COMMENTARY
Port strategy won’t work against terrorists
By Stephen E. Flynn and Lawrence M. Wein
This week President Bush will seek to focus the nation's attention on border security and immigration reform. But the president's proposals won't protect Americans from our gravest cross-border threat: the possibility that a ship, truck or train will one day import a 40-foot cargo container in which terrorists have hidden a dirty bomb or nuclear weapon.
The Bush administration maintains that it has a smart strategy to reduce this risk. A new 24-Hour Rule requires that importers report the contents of their containers to customs inspectors one day before the boxes are loaded on ships bound for the United States.
The Department of Homeland Security's National Targeting Center then reviews the data, checking against other intelligence to determine which boxes may pose a threat. Although the containers deemed high risk are inspected at cooperating foreign ports or when they enter the United States, the rest — more than 90 percent — land here without any perusal.
We have two concerns about this strategy. First, it presumes that the United States government has good enough intelligence about al-Qaida to reliably discern which containers are suspicious and which are not. But our inability to thwart the attacks in Iraq demonstrates that we lack such specific tactical intelligence.
And supporting customs inspectors, who must make the first assessment of risk, is not a priority for the intelligence agencies. Inspectors must rely on their experience in spotting anomalies — a company that claims to be exporting pineapples from Iceland, for example.
Second, determined terrorists can easily take advantage of the knowledge that customs inspectors routinely designate certain shipments as low risk. A container frequently makes 10 or more stops between its factory of origin and the vessel carrying it to American shores. Many of the way stations are in poorly policed parts of the world.
Because name-brand companies like Wal-Mart and General Motors are widely known to be considered low-risk, terrorists need only to stake out their shipment routes and exploit the weakest points to introduce a weapon of mass destruction. A terrorist cell posing as a legal shipping company for more than two years, or a terrorist truck driver hauling goods from a well-known shipper, can also be confident of being perceived as low risk.

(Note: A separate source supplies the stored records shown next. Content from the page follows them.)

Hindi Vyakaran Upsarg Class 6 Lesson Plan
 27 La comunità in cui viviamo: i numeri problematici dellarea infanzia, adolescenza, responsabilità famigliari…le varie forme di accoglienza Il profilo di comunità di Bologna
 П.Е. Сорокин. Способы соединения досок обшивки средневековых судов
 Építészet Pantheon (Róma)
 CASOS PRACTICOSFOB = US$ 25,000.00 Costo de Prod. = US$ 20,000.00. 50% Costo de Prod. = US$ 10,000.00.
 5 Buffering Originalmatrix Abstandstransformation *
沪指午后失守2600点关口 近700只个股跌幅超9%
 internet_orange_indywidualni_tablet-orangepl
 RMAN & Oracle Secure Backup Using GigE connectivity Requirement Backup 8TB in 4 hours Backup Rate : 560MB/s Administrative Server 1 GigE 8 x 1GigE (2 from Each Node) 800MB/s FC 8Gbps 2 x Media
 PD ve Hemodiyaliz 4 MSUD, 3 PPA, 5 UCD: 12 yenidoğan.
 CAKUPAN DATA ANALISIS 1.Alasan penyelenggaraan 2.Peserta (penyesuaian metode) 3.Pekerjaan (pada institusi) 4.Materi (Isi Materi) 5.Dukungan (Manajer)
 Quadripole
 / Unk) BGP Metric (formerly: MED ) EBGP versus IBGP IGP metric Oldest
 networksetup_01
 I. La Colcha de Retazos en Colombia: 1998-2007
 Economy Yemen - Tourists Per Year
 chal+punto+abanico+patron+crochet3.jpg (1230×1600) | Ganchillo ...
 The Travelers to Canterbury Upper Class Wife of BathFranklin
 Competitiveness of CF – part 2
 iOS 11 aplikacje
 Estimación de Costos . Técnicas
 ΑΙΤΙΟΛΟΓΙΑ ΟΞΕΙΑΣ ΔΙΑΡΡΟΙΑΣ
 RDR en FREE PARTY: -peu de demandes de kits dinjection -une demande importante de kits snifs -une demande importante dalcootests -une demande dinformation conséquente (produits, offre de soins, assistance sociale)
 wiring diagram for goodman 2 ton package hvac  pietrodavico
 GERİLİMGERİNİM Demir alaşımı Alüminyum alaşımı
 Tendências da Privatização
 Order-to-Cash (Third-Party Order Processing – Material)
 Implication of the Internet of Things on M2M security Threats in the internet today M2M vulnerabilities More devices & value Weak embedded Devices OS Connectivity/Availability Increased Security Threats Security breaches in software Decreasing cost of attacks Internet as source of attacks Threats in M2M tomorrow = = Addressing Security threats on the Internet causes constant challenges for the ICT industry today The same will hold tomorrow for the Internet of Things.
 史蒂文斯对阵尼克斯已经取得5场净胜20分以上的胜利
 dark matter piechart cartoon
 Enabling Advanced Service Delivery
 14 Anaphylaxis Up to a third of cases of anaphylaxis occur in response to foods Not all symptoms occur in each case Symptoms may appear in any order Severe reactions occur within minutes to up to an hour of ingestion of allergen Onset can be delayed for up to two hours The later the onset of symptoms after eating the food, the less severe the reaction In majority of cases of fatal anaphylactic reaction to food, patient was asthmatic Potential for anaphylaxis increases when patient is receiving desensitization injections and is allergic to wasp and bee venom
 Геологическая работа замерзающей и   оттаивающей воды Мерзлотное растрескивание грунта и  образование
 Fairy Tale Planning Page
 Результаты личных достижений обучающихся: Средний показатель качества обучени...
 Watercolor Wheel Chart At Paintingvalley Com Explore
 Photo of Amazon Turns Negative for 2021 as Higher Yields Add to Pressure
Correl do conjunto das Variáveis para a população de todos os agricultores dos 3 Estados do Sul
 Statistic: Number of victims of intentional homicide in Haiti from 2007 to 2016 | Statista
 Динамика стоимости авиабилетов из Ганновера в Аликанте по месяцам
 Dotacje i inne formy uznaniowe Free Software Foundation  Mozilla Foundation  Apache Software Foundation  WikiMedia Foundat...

So what needs to be done? A pilot project under way in Hong Kong, the world's largest container port along with Singapore, offers one piece of a potential solution. At an estimated cost of $7 per container, new technology can photograph the box's exterior, screen for radioactive material, and collect a gamma-ray image of a box's contents while the truck on which it is carried moves at 10 mph.
Terrorists can defeat radiation sensors by shielding a dirty bomb with dense materials like lead. But by combining those sensors with gamma-ray images, the Hong Kong system allows inspectors to sound the alarm on suspiciously dense objects.
Inspectors would need to analyze enough of the scans — perhaps 20 percent to 30 percent — to convince terrorists that there is a good chance that an indistinct image will lead a container's contents to be sent for more reliable X-ray or manual examinations. Images of container contents would then be reviewed remotely by inspectors inside the United States who are trained to spot possible nuclear weapons.
If terrorists were to succeed in shipping a dirty bomb, for example, the database of these images could serve as a kind of black box — an invaluable forensic tool in the effort to identify how and where security was breached. That information could help prevent politicians from reacting spasmodically and freezing the entire container system after an attack.
Such a program could significantly reduce the likelihood that terrorists will smuggle plutonium or a dirty bomb through American ports. But it still would not stop a terrorist from importing highly enriched uranium, which can be used to construct a nuclear weapon.
Lengthening the time that a container is screened for radiation would help, and this could be done without increasing waiting times if additional monitors were added to the Hong Kong system near the gate where the trucks must already stop for driver identification checks. Better still would be for the Department of Homeland Security to make the development of new technology that can recognize the unique signature of highly enriched uranium an urgent priority.
Finally, we must find ways to ensure that terrorists do not breach containers before shipments arrive at loading ports. Sensors should be installed inside containers in order to track their movements, detect any infiltration and discern the presence of radioactive material.
Where boxes are loaded, certified independent inspectors should verify that companies have followed adequate protocols to ensure that legitimate and authorized goods are being shipped.
Taken together, these recommendations will require new investments and an extraordinary degree of international cooperation. But increased container security will not only help the United States prevent terrorism, it will also help all countries reduce theft, stop the smuggling of drugs and humans, crack down on tariff evasion and improve export controls.
What's more, such a program would require an investment of just one one-hundredth of the capital that could be lost if we shut down the global container shipping system after an attack.
Container security is a complex problem with enormous stakes. American officials insist that existing programs have matters well in hand. But we cannot afford to take these perky reassurances at face value while the same officials fail to embrace promising initiatives like the Hong Kong pilot project.
Stephen E. Flynn, a fellow at the Council on Foreign Relations, is the author of "America the Vulnerable." Lawrence M. Wein is a professor at Stanford's Graduate School of Business. They wrote this commentary for The New York Times.